N.B. We've noticed that the CRC's calculated can change from machine to
machine. This could be due to 32bit vs 64bit perl versions but we
haven't tested it extensively yet. Caveat Emptor.
object_info()
All Bio::Parser subclass modules should implement this method so the
copy in Bio::Parser is a stub that should never get called. If it
does get called it writes out a warning identifying the subclass
that appears to not be implementing the method and
then returns basic Bio::Parser object information by calling the
private L_object_info()> primitive method.
None of these methods needs to be exposed to a user of the BioParser
system but you will want to use some of them if you are a developer
implementing new BioParser modules.
_deep_copy()
This method makes a deep copy of a complex data structure. It takes a
single reference as input. You need to use this to return complex
internal data structures because if you just return the ref then the
user is actually operating on the real copy of the data and could
possibly break/modify it.
This method is borrowed directly from Randal Schwartz's
article at http://www.stonehenge.com/merlyn/UnixReview/col30.html
with minor mods to make it OO.
_object_info()
This routine is a primitive that subclass object_info() methods can
call to do some of the basic reporting that should be common.
_crc32()
This class method can be used to calculate a CRC-32 checksum for a
single scalar which must be supplied by the caller. It is called by
the checksum() method which is how users are expected to calculate
CRCs.
_crc_init()
_crc_reflect()
These 2 routines should never be called by anyone. They are written
as functions, not OO style methods,
since they'll be called to set the class global $CRC32 when the
Bio::Parser module is first require'd. The CRC calculating stuff
only needs to be initialized once for the entire BioParser system
and once initialized, can be shared by any number of objects.
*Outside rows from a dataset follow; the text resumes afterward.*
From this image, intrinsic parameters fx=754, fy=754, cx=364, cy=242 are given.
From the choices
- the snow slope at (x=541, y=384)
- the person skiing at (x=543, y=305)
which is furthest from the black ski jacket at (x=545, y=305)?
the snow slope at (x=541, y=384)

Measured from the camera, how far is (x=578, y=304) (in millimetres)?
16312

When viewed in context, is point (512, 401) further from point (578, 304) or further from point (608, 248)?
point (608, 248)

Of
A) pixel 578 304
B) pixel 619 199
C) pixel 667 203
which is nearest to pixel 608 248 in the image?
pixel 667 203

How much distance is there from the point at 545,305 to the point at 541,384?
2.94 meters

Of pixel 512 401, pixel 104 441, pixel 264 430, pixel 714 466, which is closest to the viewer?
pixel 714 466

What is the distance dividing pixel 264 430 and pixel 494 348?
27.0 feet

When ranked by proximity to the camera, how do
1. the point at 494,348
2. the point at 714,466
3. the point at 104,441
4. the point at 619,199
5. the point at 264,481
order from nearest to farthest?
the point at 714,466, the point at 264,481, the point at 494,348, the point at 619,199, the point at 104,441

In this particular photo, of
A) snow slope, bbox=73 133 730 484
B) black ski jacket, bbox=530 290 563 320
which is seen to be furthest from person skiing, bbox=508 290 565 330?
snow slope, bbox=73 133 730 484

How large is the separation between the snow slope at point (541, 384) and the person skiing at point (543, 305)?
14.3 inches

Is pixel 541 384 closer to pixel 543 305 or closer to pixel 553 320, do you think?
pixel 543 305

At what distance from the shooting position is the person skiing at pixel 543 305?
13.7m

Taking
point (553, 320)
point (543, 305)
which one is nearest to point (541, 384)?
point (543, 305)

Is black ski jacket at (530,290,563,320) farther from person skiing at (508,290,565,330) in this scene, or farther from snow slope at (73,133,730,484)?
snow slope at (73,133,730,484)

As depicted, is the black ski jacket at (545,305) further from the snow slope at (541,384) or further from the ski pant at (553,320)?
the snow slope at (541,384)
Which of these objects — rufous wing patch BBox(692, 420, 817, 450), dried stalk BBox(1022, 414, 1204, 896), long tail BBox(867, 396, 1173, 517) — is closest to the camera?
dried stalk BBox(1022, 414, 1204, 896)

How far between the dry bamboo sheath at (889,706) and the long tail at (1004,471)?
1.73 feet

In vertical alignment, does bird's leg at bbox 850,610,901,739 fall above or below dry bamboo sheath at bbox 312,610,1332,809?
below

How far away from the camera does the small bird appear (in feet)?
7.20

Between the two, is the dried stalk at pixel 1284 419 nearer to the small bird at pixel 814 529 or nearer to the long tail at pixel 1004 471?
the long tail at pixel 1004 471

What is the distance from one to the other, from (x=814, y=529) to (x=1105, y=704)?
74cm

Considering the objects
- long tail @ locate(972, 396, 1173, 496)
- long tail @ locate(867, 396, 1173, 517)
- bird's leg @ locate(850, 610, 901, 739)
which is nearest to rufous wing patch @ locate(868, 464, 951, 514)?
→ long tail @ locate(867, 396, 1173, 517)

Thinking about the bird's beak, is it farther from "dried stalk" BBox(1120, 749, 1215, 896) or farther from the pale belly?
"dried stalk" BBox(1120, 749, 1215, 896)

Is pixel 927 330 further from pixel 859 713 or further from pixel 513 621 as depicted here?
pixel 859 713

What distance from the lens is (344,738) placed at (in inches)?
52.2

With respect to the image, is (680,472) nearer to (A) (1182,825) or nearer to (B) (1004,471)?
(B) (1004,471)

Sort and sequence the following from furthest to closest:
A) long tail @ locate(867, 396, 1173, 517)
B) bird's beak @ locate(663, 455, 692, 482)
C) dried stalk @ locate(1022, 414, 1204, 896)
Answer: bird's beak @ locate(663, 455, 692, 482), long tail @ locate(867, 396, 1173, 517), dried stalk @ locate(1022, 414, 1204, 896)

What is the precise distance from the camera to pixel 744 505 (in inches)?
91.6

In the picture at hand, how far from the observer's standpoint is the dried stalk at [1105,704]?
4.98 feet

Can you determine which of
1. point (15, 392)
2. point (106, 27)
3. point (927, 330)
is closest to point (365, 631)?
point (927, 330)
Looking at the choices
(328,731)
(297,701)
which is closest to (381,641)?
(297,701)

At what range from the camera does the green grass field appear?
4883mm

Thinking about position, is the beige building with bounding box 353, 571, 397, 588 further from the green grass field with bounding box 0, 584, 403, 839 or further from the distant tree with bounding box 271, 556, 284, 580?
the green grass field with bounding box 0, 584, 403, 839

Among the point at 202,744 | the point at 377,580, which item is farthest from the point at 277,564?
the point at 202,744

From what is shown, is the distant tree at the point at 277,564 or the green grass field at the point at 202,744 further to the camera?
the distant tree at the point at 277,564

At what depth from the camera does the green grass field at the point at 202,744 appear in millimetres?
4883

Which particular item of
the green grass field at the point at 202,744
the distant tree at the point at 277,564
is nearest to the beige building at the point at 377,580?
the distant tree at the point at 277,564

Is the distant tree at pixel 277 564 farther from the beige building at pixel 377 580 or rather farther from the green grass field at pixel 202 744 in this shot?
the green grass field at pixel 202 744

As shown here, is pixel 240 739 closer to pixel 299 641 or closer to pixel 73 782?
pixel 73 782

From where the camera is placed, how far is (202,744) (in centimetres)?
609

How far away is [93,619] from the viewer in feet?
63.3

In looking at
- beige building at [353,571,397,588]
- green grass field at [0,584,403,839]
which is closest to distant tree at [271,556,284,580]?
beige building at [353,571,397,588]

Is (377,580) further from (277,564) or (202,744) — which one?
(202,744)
You may find that you have a favorite database that does not have a
BioParser parser. In this case, you have 2 options: (a) contact the
TGen BioParser team at the email address shown in the AUTHORS section;
(b) roll your own parser. A number of scripts that are used internally
by the BioParser development team are included in this distribution
which should help you if you choose option (b). In this section we'll
describe these scripts and some techniques that the team has found helpful.
Note, we claim no special expertise in Parse::RecDescent and there are
probably better ways to do what we've done. All we can claim
is that we know just enough to make Parse::RecDescent do what we want.
If you are a Parse::RecDescent expert and would be willing to share
your knowledge, we'd love to hear your suggestions.
Let us look at an example that describes our basic development process.
Here is a step by step process that we followed in creating parser modules
for OMIM database.
* Create a directory for the new parser
This directory should be placed under the Bio::Parser hierachy.
In the case of OMIM it would be Bio::Parser::OMIM
* Copy modules from an existing parser
At a minimum, you will need the FileParser.pm, RDParser.pm, and Record.pm
modules. If the database is relatively small (under 100MB in text
format), you may be able to go the extra mile and create a serialized
version of the whole database in which case you'll also want to make a
copy of the SerialDatabase.pm module. Now let us create the three modules
under Bio::Parser::OMIM
FileParser Module.
First you need to copy the FileParser.pm module from an existing parser.
This module is used to iterate through a text file one record at a time
(in our case OMIM text file). This module is primarily used in scripts
that have no need to look at a record more than once so simply looping
through all records is acceptable.
When creating a new OMIM::FileParser object the only thing to be
passed in is the name of the text file to be parsed and after that
it's simply a matter of starting a loop and calling next_record() until
the end of the file is reached as shown in the example below.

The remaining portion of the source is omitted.